___ Passage to read ___
So if you speak English as a second or a third language, using the right words in the right way is really important.

I’m Emma from mmmEnglish and today I’m going to walk you through five situations that are super common in just about any workplace to help you to avoid the things that you should never say and give you some really simple expressions that will help people to see you for the helpful professional that you truly are. So are you ready to get to work?

Situation #1 Someone asks you a question but you don’t know the answer.

Shah: Excuse me, do you know if the Bluetooth adapter will work on that Sony A6400?
Emma: I don’t know.

When someone asks you a question and you simply don’t know the answer, well, never say: “I don’t know” even though this is the truth, even though those are the correct English words to say, you’re not being helpful at all.

So saying “I don’t know” in the workplace, especially to a customer, sounds really unprofessional in English, even a little bit rude. It’s like saying you don’t care.
___
■ Aim ■
Write the next part of the workplace English lesson, beginning right after its final sentence.
___ Data segment ___
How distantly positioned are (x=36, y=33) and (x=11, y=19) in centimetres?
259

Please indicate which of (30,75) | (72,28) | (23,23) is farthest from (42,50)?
___
■ Result of this task ■
So to sound more professional and to show that you do care, try saying: “I’m not sure, but I can find out.” So say it with me. I’m not sure, but I can find out.

Or you could say: I’ll find out for you.

Awesome! Here’s another one: Let me come back to you on that.

So you can use this to say that you need a little more time to find the answer but you’re assuring the person that you will try to help them. Let me come back to you on that.

Excellent! You’re sounding really helpful and much more professional already.

Speaking of sounding more professional, if you need to improve your English skills at work when you’re speaking to clients or customers or colleagues, then listen up because the Lingoda Language Marathon is back. Now this is awesome news for you if you want to improve your English skills in just 90 days but you’ve got to be ready to do it quickly because this Language Marathon is going to be the last Lingoda Marathon ever.

If you’ve heard me talk about the Marathon before, then you’ll know that you can complete it as a full marathon or a half marathon. The full marathon is one class a day for three months. And the half marathon is fifteen classes a month for three months. You can choose to enroll in general English or business English specific classes. All of them are group classes held online and led by native English teachers.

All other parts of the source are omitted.